Well, I now feel ready to write the first Reading Roundup post for a long time! I was so worried that the stroke would stop my reading for good. After relying on audiobooks for two months, which don’t feel quite like real books to me, I have managed to read two ebooks. Hooray! I cannot yet read a really real book as, even with glasses, I cannot cope with the size of the text. At least ebooks enable me to adjust the font and its size. I do still find the print even of ebooks quite difficult to follow – web pages seem to have a lot more blank space between paragraphs – but my sight issues appear to be improving still. Phew!
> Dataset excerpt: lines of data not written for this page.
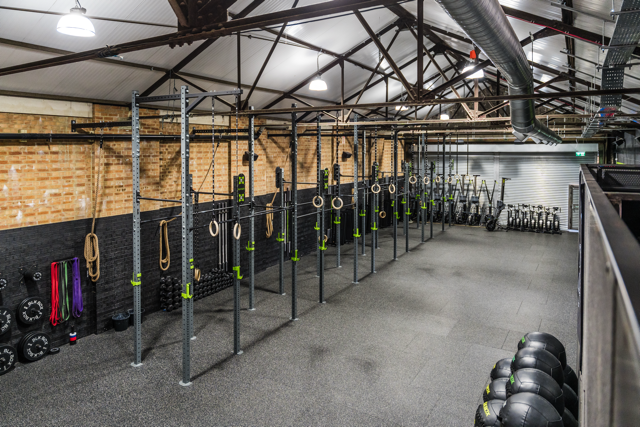 CrossFit 23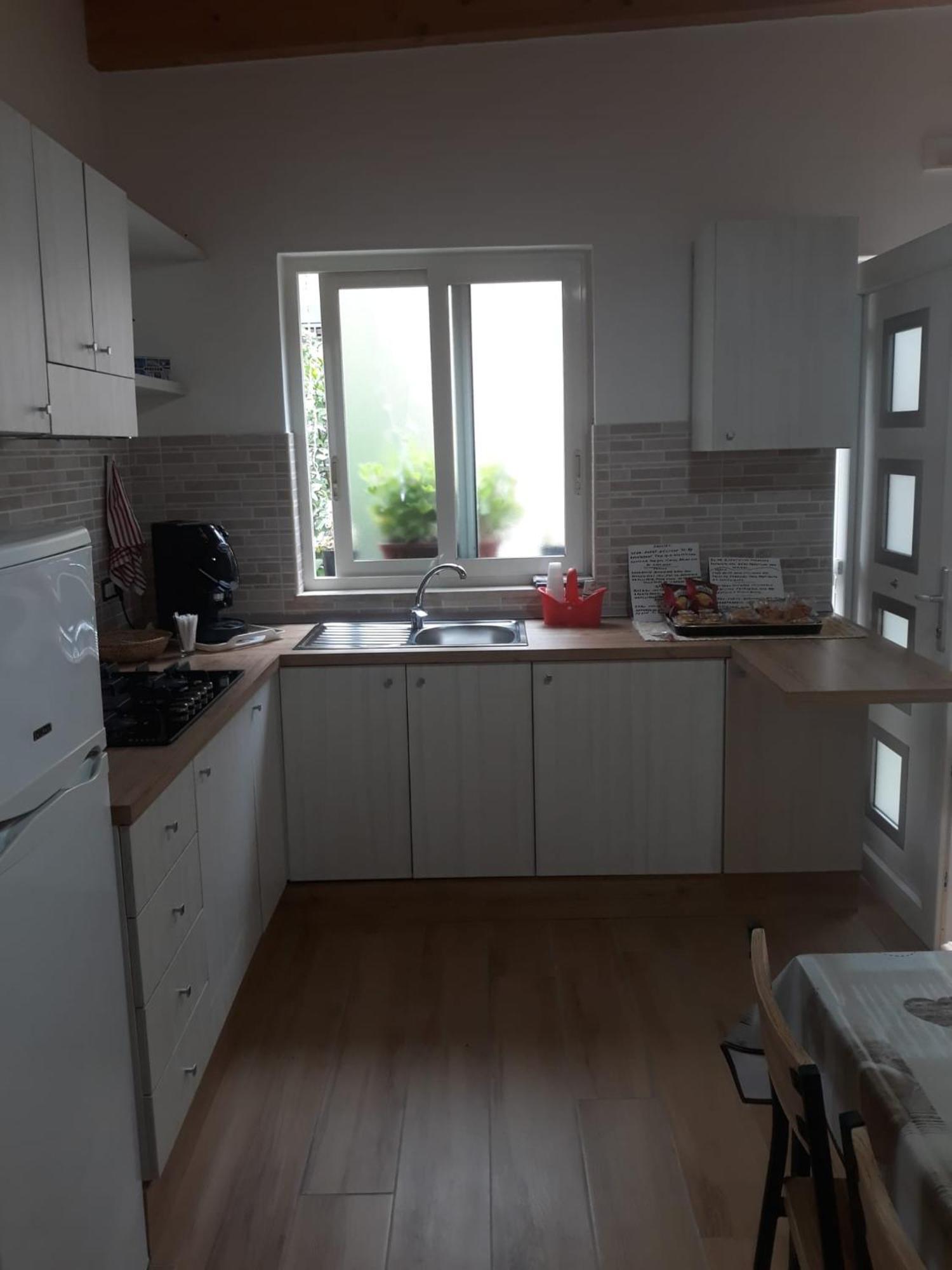 Sophie Appartement Naples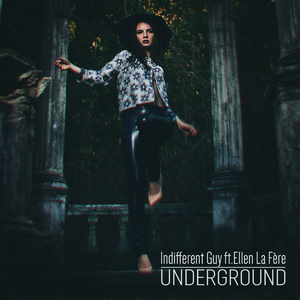 Underground (Original Mix)
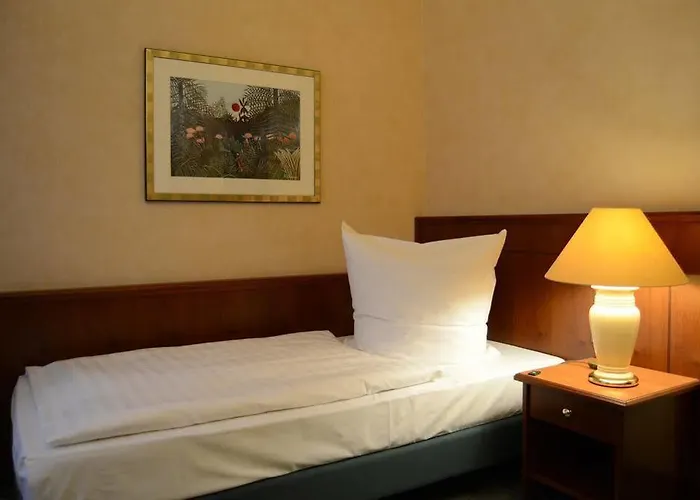 Specht By Trotmannia 3* Dortmund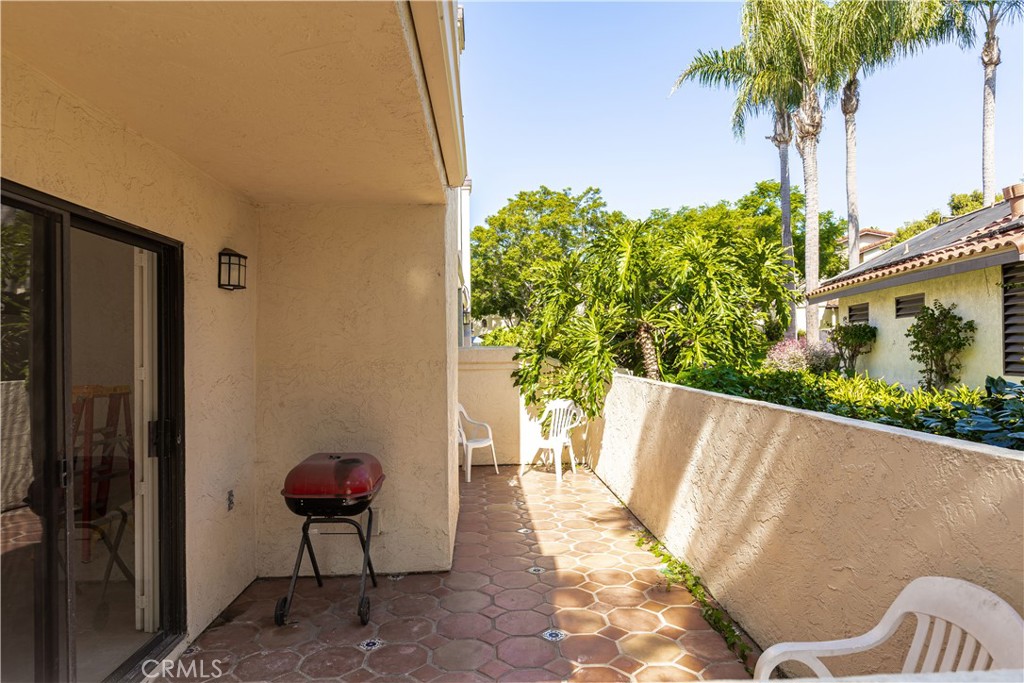 University City - Residential Lease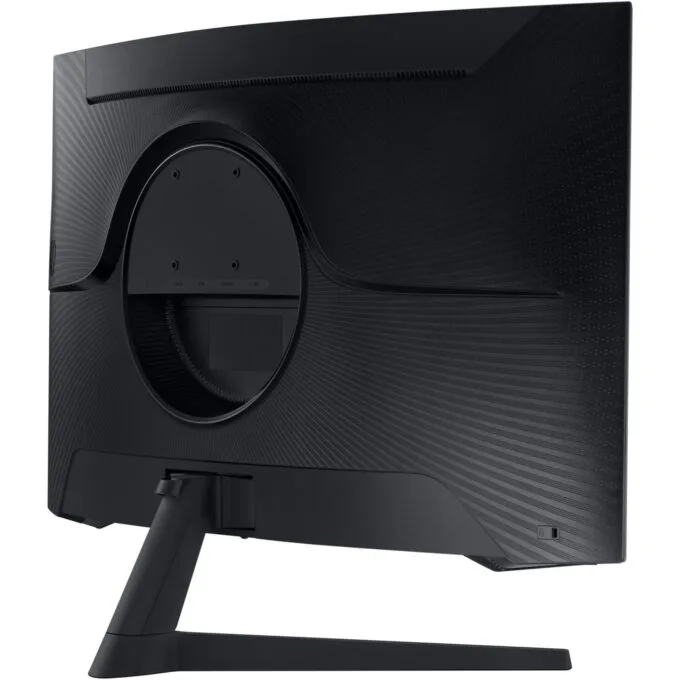 Samsung Odyssey G5 S32CG552EU 32" Curved VA QHD 165Hz 1ms HDR10 — image 15
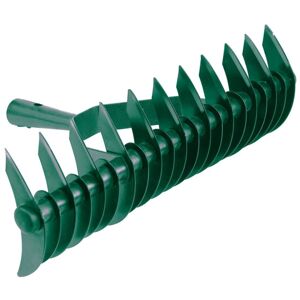 FLO Megfordítható fűkultivátor 38 cm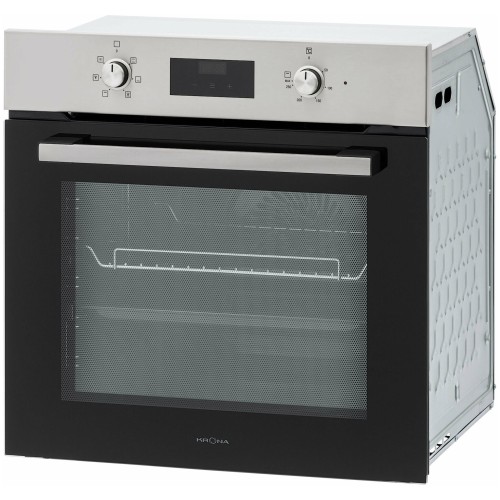 Электрический духовой шкаф Krona Beato 60 IX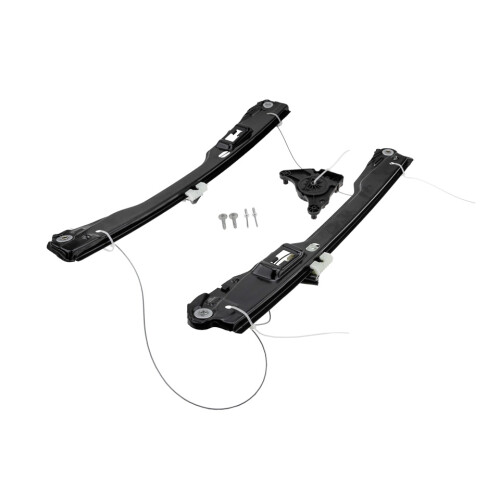 NTY WINDOW REGULATOR For VW TOUAREG 10- /FRONT RIGHT/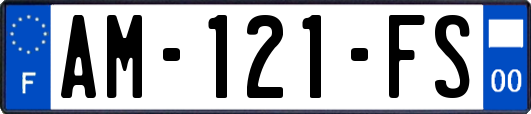 AM-121-FS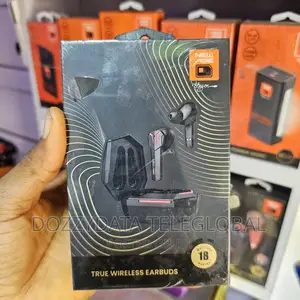 New Age Bolt Wireless Bluetooth Earbuds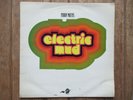 Muddy Waters - Electric Mud LP Chess UK Orig. psych BLUES 1968 - nice shape 60's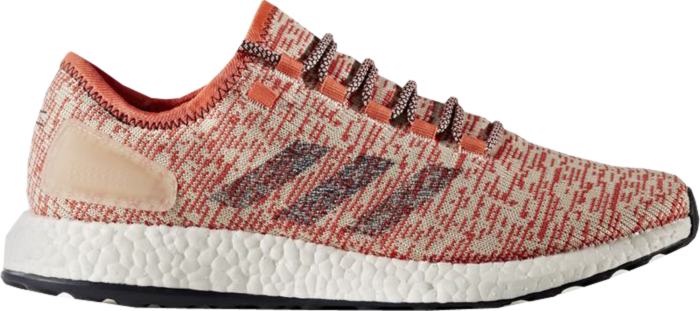 Adidas Pureboost Easy Coral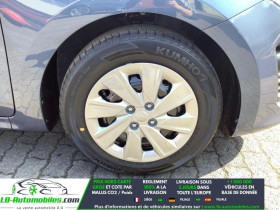 Kia Rio 1.2 DPi 84 ch BVM  occasion � Beaupuy - photo n�7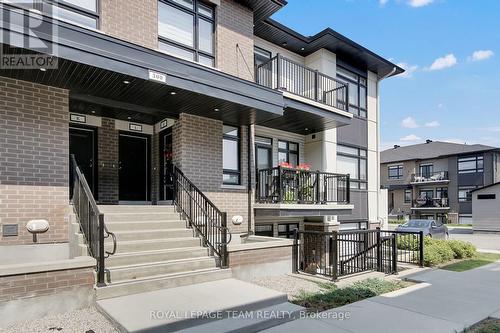 H - 300 TULUM CRESCENT  Ottawa, ON K2S 2Y4
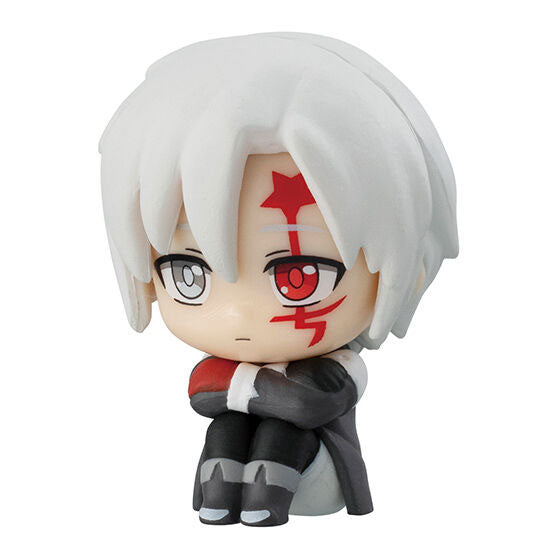 kameco-manga-anime-figuren-d-gray-man-allen-machiboke-figur-pvc-4-cm image 1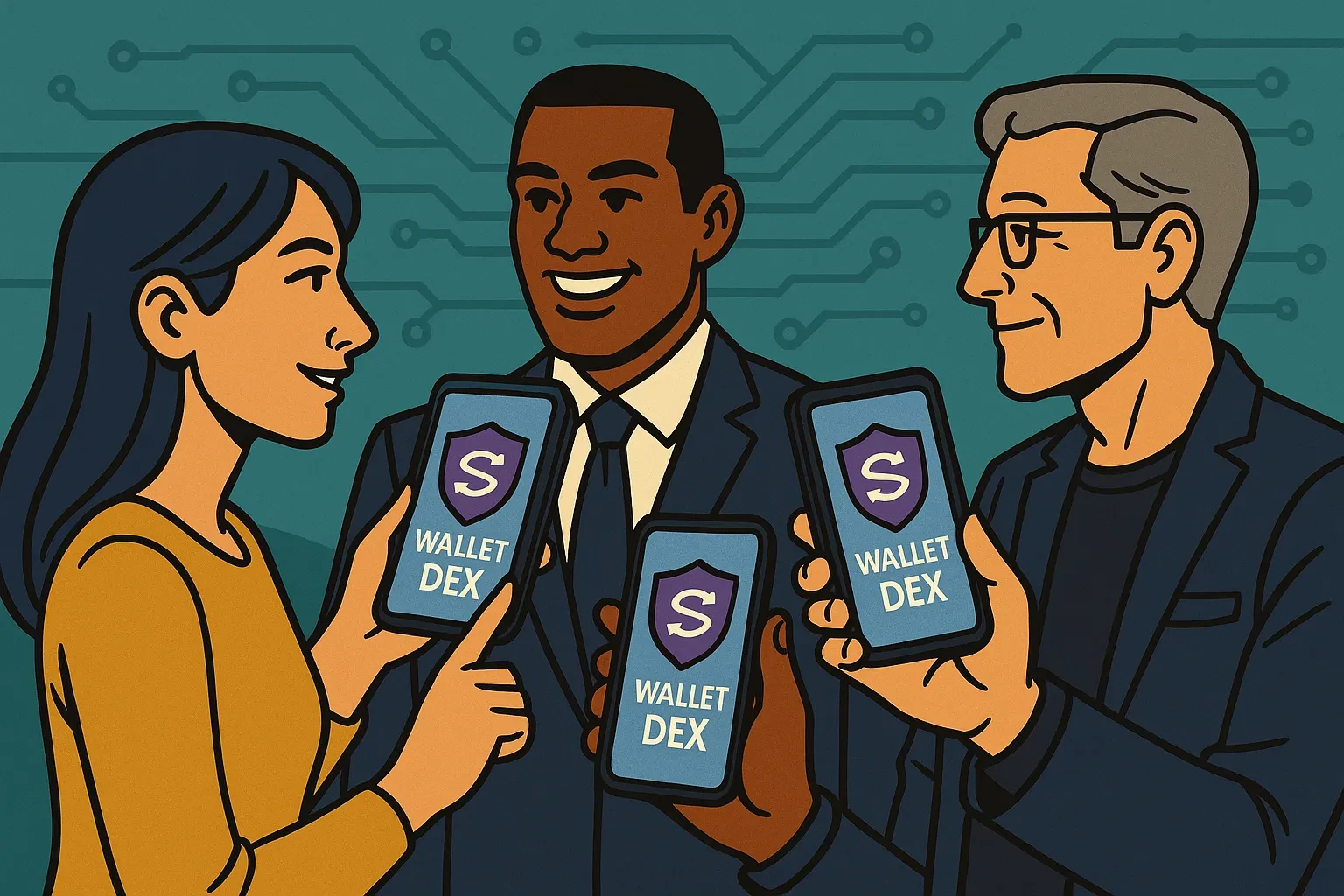 Compound III 的創新：簡化模型、加強風控的關鍵升級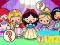 Mchezo Kids Quiz: Princess Quiz online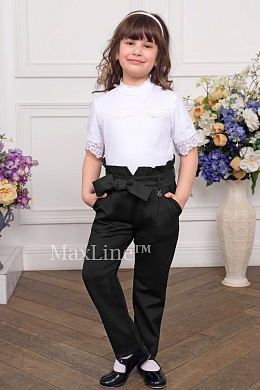 Школьная форма для девочки и мальчика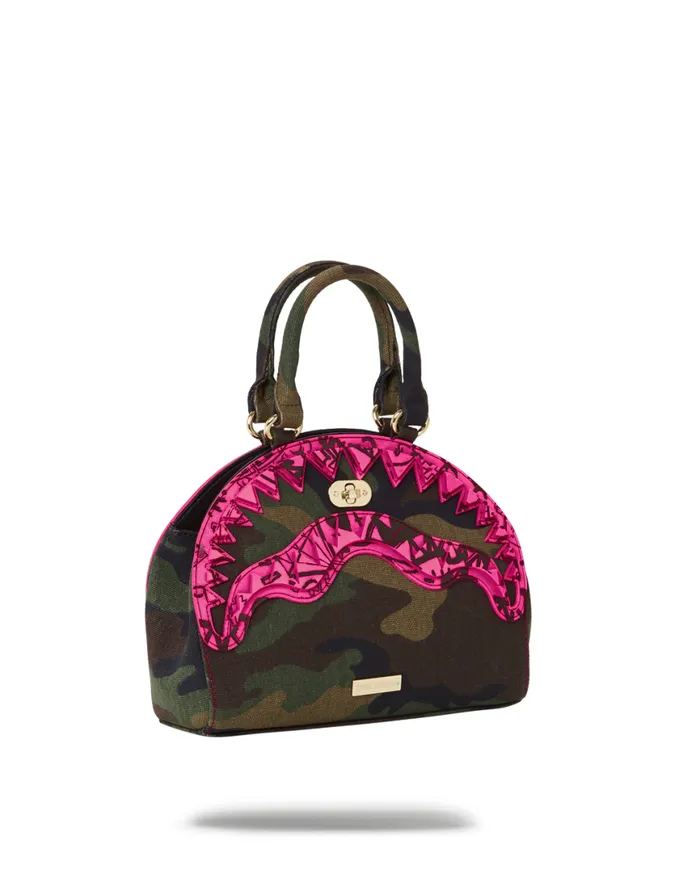 SPRAYGROUND Handbags DROP ZONE HANDBAG 8211 Universal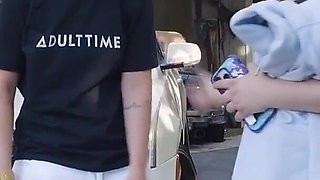 What to Expect on an Adult Time Set Adult Time Performer Center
I will tell you about each book I have read, giving you my star rating as log it on the Goodreads website, the blurb (as written on the same site), and my review as uploaded. For the time being, my reviews will probably be quite short until I can get back into the swing of writing again. Also, my book choices will depend on the ebooks that are available to me on Leicestershire Libraries’ ebook site. I find it far more difficult to select books online as I prefer to hold an actual print copy in my hands!
If you look on the right hand side of this “The Librain Retired” site and further down the column, you will see a “widget” that contains the feed from my Goodreads’ account. This shows you the most recent books that I have read, plus my review. If you were to look at this feed on the day I am writing this post, you would see that I had to abandon a fabulous print book – Pierce Brown’s Dark Age – halfway through when I had my stroke. I do hope that I am able to return to it very soon, although I expect that I will have to start again at the beginning as I will have forgotten too much of the complex plot!
So, my first ebook was Stuart MacBride’s The Blood Road, #11 in his Logan McRae series. Here is the blurb:
Some things just won’t stay buried…
Logan McRae’s personal history is hardly squeaky clean, but now that he works for Professional Standards it’s his job to police his fellow officers.
When Detective Inspector Bell turns up dead in the driver’s seat of a crashed car it’s a shock to everyone. Because Bell died two years ago, they buried him. Or they thought they did.
As an investigation is launched into Bell’s stabbing, Logan digs into his past. Where has he been all this time? Why did he disappear? And what’s so important he felt the need to come back from the dead?
But the deeper Logan digs, the more bones he uncovers—and there are people out there who’ll kill to keep those skeletons buried. If Logan can’t stop them, DI Bell won’t be the only one to die…
This is my review:
I love this series. The main characters are brilliantly written to the extent that many of them feel like old friends, and the black humour often makes me laugh out loud. The plotting is clever and usually very, very dark. This book stands well with the rest of the series with some sad, scary moments leavened with amusing touches. Even though there have been a lot of books, the author continues to write at a very high standard. Highly recommended.
As you can see, I am trying out a different way of linking my review! Let me know if you have any issues with this, please.
My second ebook of the week was Gallows View by Peter Robinson, #01 of his Inspector Banks series. This is the blurb:
A Peeping Tom is frightening the women of Eastvale; two glue-sniffing young thugs are breaking into homes and robbing people; an old woman may or may not have been murdered. Investigating these cases is Detective Chief Inspector Alan Banks, a perceptive, curious and compassionate policeman recently moved to the Yorkshire Dales from London to escape the stress of city life. In addition to all this, Banks has to deal with the local feminists and his attraction to a young psychologist, Jenny Fuller. As the tension mounts, both Jenny and Banks’s wife, Sandra, are drawn deeper into the events. The cases weave together as the story reaches a tense and surprising climax.
I only finished this yesterday, so I have just written this quick review:
There were some good points about the book: the actual storyline was interesting, with three strands woven together and the setting was well described. These are what kept me reading. It was so obvious that this book was written in the 1980s – in fact the general attitude to women felt like something fuelled by Benny Hill! The sexism was awful with female characters being stereotyped in such crude ways. Mind you, the males were not much better.
I may try to read one of the more recent books in the series, with the hope that the author has developed beyond the porcine Neanderthal that he shows himself to be in this book, but I am not sure if it is worth my time!
Well, I hope that you have enjoyed my return to sharing my reading.